» **Written task**: In the listing below, copy out without any change the lines beginning with the line that contains "How far from the lens" and continuing through the line that contains "What space is", including both.

[Spatial relation data]
** Start **

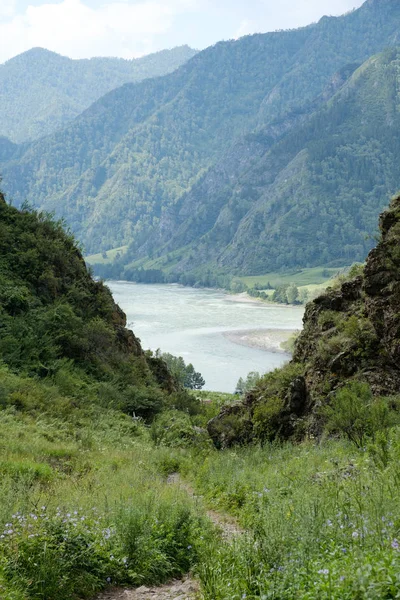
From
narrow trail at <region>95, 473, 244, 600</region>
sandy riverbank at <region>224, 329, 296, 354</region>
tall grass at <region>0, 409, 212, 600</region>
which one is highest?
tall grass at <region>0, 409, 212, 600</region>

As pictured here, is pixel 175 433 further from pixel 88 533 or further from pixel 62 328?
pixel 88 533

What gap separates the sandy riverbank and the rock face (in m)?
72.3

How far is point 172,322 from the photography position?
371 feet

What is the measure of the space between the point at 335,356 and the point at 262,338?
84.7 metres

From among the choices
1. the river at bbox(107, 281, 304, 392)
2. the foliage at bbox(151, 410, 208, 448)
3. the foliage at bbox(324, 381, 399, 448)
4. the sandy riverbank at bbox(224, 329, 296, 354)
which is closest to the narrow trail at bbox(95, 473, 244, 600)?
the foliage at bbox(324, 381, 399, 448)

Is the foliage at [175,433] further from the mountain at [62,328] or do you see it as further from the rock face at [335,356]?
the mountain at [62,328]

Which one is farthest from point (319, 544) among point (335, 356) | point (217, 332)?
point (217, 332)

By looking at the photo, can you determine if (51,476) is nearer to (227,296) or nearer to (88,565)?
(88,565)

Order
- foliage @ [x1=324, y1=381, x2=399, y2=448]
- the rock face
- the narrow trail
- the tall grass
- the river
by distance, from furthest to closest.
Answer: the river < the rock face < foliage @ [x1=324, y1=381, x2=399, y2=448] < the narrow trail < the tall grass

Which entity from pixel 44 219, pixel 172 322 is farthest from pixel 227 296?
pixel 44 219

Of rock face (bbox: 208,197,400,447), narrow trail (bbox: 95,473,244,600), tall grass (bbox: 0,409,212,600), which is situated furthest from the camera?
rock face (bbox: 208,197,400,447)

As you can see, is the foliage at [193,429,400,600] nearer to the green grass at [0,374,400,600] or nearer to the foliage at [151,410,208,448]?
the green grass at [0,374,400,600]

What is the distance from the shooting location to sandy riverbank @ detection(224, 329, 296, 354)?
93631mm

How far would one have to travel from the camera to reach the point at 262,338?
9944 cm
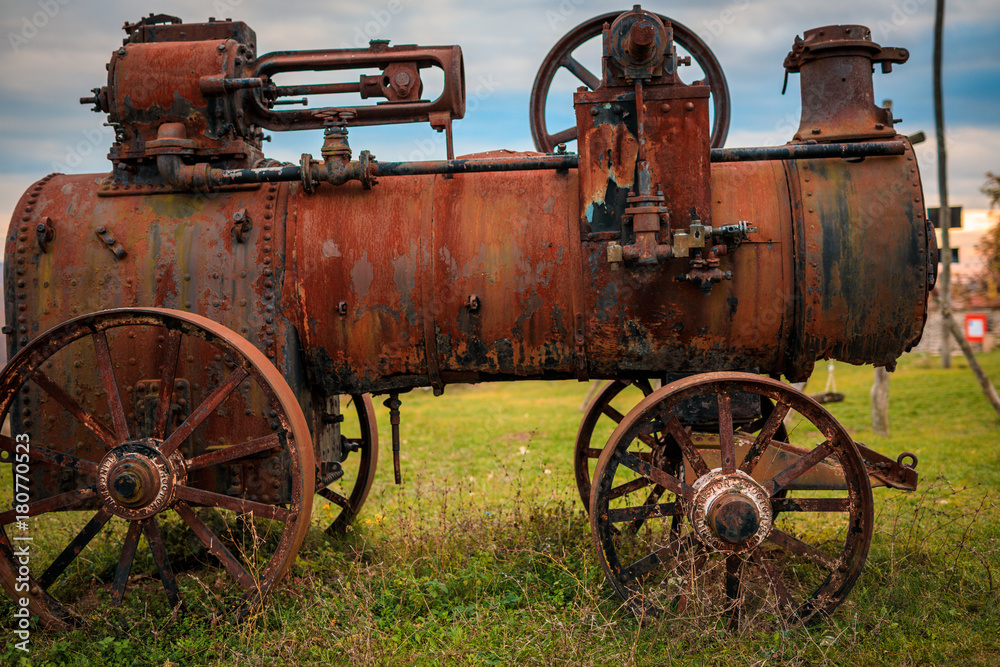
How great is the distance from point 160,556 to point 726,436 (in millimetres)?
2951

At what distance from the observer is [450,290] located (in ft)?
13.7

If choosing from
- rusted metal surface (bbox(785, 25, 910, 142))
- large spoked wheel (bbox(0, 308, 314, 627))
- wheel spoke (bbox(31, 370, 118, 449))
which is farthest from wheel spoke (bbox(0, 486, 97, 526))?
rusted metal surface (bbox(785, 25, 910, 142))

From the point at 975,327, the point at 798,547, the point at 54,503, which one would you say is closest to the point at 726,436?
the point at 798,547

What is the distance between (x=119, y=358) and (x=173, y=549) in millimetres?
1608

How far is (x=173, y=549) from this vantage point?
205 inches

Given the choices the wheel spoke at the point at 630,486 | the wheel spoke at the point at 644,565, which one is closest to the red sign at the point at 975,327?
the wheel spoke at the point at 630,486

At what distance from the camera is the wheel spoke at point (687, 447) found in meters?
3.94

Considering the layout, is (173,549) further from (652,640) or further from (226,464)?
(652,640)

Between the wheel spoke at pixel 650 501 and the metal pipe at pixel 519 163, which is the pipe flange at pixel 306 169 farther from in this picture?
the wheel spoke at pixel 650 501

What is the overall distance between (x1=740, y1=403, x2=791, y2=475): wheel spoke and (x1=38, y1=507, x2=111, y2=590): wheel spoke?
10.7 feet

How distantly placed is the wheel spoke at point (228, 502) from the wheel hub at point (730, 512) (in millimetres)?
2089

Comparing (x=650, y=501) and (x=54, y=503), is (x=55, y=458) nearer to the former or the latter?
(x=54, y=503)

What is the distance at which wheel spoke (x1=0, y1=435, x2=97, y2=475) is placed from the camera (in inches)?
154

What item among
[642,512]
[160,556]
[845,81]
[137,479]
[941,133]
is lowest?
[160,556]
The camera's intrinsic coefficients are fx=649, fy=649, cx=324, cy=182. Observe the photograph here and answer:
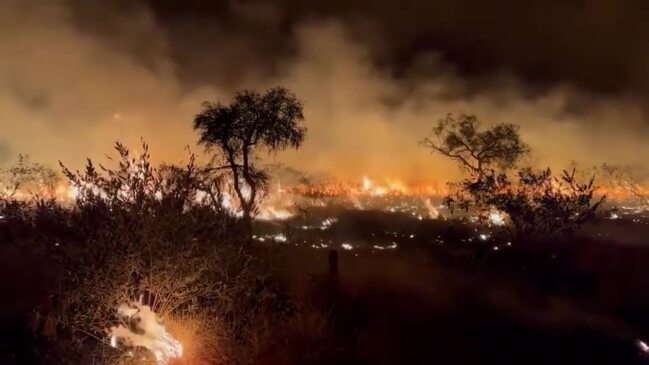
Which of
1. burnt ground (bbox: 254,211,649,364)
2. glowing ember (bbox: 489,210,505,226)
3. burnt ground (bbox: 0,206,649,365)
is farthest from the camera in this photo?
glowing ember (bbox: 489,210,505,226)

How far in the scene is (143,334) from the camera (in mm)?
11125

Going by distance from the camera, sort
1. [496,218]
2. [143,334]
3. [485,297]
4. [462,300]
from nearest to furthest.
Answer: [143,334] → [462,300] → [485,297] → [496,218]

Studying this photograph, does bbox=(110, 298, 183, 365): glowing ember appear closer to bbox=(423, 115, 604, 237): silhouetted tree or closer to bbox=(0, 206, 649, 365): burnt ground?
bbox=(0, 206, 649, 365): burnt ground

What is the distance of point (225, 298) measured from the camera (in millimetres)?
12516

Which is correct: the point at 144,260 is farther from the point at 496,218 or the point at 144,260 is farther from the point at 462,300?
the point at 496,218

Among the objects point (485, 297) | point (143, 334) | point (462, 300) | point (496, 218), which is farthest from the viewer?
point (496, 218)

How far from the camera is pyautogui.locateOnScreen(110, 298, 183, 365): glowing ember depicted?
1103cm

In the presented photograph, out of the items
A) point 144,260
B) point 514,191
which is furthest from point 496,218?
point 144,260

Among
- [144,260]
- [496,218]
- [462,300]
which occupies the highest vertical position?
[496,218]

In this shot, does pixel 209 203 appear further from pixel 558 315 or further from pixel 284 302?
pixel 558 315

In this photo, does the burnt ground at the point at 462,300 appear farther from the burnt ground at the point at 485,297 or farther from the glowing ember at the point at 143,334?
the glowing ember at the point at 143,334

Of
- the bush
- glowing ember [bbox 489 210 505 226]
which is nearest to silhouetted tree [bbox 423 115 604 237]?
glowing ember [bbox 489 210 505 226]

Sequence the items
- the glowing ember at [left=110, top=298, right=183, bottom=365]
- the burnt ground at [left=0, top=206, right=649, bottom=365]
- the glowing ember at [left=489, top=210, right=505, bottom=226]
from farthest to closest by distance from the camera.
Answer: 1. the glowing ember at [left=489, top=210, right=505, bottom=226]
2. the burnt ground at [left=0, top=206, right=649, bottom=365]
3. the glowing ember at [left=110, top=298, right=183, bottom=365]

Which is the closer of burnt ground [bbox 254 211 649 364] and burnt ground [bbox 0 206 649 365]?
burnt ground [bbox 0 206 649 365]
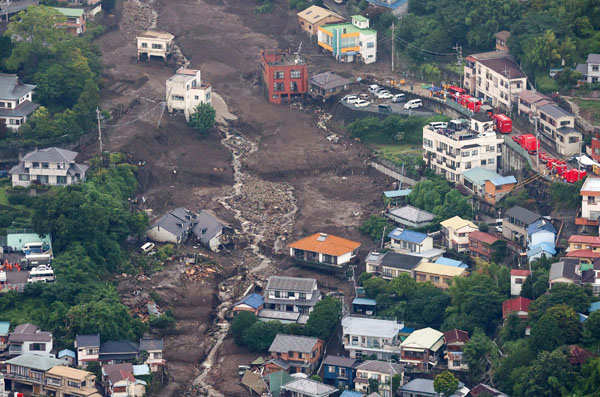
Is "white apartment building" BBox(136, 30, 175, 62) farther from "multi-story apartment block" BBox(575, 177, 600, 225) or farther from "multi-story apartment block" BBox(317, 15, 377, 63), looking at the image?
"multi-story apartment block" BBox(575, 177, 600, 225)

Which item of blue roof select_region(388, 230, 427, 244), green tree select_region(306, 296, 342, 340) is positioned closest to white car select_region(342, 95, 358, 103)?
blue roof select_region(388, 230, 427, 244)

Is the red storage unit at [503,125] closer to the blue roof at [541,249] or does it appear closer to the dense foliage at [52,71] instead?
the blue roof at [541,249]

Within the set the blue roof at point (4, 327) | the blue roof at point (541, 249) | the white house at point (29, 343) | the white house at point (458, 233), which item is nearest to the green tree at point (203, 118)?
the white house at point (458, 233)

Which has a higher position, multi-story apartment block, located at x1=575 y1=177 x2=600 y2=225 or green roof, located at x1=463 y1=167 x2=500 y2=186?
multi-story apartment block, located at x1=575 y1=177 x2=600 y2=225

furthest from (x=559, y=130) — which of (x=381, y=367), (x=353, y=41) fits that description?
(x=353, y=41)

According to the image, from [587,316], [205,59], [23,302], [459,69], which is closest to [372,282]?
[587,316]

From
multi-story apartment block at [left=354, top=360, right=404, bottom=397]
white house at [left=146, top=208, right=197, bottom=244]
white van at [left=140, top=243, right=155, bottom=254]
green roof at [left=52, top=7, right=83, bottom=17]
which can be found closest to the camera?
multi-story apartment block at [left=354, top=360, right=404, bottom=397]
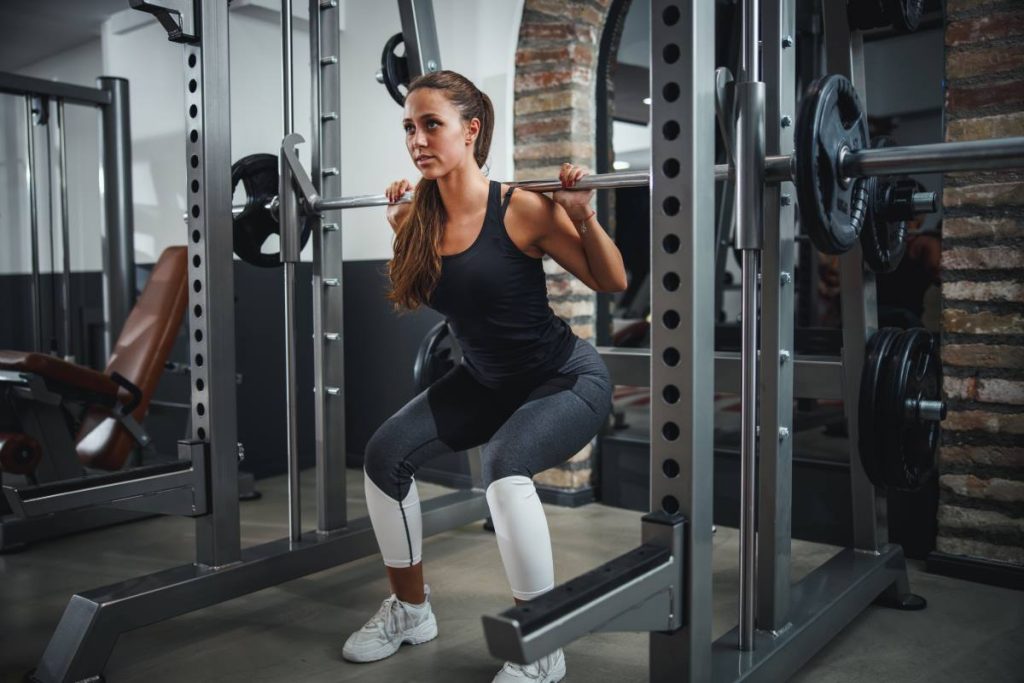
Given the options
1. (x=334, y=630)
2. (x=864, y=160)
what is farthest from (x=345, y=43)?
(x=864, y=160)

** End **
** Start **

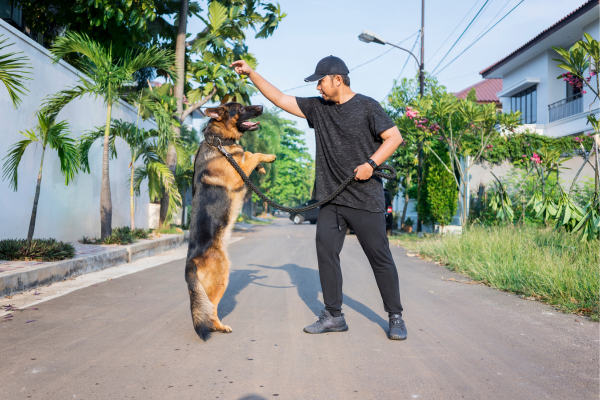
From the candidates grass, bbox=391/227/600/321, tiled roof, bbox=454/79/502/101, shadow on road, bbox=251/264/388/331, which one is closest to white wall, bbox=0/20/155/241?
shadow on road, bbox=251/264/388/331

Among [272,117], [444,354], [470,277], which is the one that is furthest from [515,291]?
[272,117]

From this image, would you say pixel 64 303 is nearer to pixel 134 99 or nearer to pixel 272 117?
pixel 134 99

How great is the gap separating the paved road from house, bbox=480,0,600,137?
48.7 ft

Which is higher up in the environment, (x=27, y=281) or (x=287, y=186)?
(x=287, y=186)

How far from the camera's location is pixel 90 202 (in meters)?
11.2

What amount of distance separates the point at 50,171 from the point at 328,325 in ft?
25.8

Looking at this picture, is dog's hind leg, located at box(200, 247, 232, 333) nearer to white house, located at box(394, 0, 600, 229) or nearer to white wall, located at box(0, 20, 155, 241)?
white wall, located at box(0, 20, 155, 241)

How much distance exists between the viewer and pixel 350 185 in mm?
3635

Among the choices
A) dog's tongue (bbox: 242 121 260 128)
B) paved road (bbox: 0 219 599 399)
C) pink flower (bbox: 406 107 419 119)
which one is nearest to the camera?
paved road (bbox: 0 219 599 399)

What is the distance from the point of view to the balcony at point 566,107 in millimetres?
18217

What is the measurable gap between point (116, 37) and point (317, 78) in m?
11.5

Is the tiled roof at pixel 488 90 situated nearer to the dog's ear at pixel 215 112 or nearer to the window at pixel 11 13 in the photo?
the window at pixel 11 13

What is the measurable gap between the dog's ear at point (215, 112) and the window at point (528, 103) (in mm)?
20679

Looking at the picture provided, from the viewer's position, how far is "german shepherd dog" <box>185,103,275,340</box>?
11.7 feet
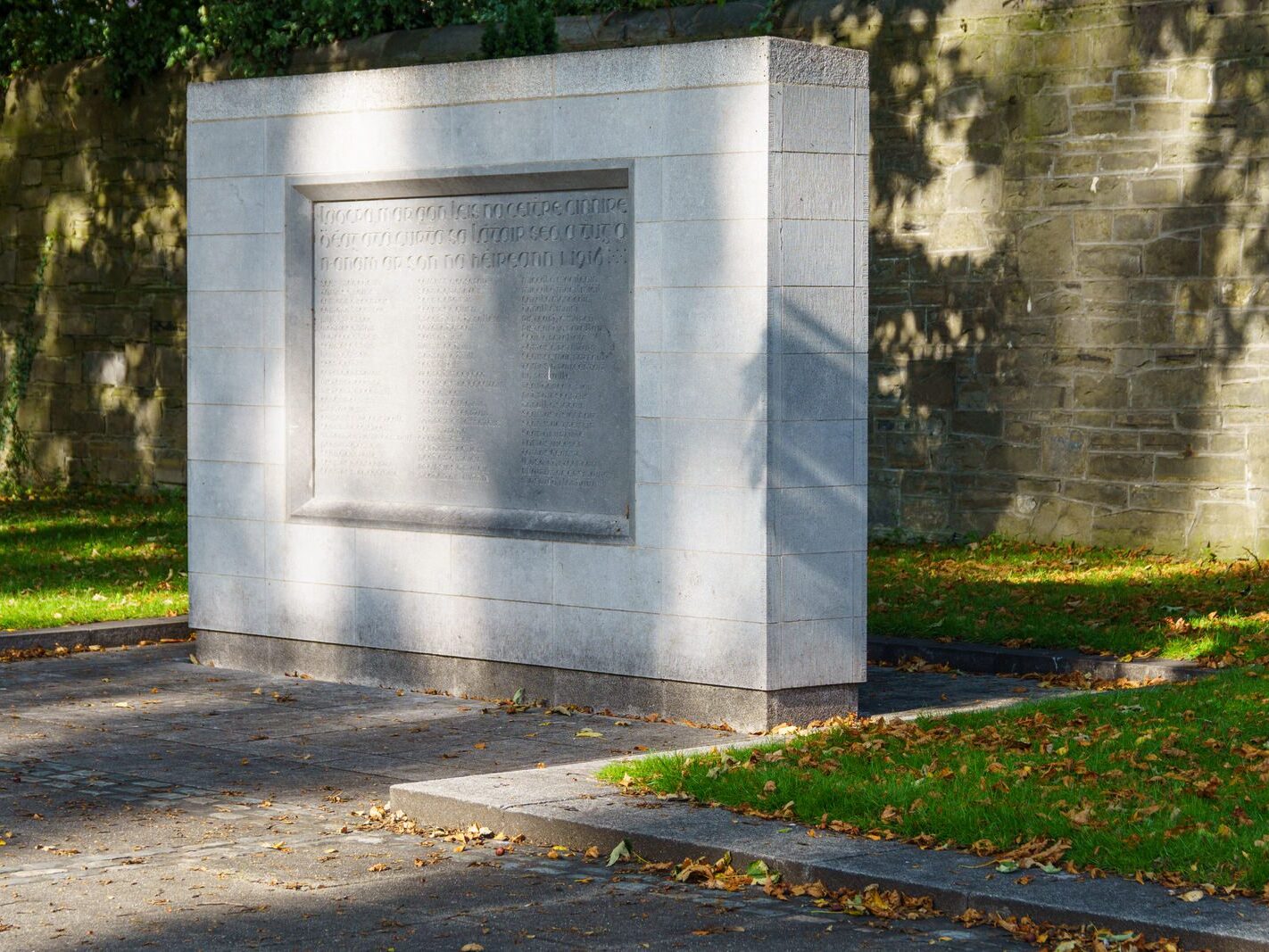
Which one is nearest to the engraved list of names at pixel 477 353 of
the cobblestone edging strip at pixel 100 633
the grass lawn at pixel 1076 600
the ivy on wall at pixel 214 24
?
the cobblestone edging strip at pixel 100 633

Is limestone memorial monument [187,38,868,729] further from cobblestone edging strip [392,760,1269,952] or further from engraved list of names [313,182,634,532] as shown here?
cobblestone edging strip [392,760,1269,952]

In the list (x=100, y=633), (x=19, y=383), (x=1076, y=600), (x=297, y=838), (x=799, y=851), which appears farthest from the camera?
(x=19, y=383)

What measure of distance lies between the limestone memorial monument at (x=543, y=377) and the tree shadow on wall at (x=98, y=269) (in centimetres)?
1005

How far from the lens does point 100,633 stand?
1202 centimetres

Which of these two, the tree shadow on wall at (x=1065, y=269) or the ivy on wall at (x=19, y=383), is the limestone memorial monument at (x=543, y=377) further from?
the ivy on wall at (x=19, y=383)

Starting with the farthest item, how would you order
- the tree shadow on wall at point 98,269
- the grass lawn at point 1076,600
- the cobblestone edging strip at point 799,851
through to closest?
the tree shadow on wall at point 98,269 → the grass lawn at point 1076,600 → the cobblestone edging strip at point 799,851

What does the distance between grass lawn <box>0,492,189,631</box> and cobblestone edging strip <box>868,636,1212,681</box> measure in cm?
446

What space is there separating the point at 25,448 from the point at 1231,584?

** End **
** Start **

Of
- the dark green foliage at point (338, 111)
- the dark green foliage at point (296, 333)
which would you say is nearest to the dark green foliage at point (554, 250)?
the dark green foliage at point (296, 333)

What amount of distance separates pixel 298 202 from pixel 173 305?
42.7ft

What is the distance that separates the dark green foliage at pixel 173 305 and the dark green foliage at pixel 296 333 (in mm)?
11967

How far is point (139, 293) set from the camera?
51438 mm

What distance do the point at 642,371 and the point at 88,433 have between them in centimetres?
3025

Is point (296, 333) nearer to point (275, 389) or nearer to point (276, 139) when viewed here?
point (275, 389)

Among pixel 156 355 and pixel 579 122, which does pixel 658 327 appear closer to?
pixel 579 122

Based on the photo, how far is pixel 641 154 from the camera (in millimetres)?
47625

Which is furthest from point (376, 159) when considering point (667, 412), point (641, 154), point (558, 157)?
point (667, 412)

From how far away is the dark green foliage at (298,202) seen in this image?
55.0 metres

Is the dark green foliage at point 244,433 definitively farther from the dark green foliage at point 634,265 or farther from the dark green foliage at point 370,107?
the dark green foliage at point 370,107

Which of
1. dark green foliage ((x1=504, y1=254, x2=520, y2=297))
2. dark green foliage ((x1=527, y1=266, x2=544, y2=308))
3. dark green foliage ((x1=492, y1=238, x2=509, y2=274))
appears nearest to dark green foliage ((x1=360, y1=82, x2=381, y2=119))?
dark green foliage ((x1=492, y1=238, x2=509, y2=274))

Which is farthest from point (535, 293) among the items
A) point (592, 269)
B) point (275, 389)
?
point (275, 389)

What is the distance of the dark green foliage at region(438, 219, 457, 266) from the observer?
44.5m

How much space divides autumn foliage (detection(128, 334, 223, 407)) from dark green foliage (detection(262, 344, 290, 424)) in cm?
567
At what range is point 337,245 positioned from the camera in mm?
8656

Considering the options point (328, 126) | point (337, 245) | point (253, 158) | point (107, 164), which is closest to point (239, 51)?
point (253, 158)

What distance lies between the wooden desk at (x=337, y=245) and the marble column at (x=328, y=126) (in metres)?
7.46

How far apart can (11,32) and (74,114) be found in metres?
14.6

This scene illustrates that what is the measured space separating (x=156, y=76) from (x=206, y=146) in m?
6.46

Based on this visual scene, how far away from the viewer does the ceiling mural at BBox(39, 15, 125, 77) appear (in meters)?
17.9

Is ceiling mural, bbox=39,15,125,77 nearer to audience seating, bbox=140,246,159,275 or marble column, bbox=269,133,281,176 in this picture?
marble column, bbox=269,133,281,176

** End **

» **Final answer**:
How far from the lens does point 100,633 stand?
1202 centimetres

Which of these two, the tree shadow on wall at (x=1065, y=269) or the ivy on wall at (x=19, y=383), is the limestone memorial monument at (x=543, y=377) further from?
the ivy on wall at (x=19, y=383)

Starting with the farthest item, how would you order
- the tree shadow on wall at point 98,269
- the grass lawn at point 1076,600
- the cobblestone edging strip at point 799,851
through to closest?
the tree shadow on wall at point 98,269 → the grass lawn at point 1076,600 → the cobblestone edging strip at point 799,851

What does the distance between grass lawn <box>0,492,189,631</box> and cobblestone edging strip <box>868,636,1212,681</box> measure in cm?
446

What space is there separating the point at 25,448 from the point at 1231,584?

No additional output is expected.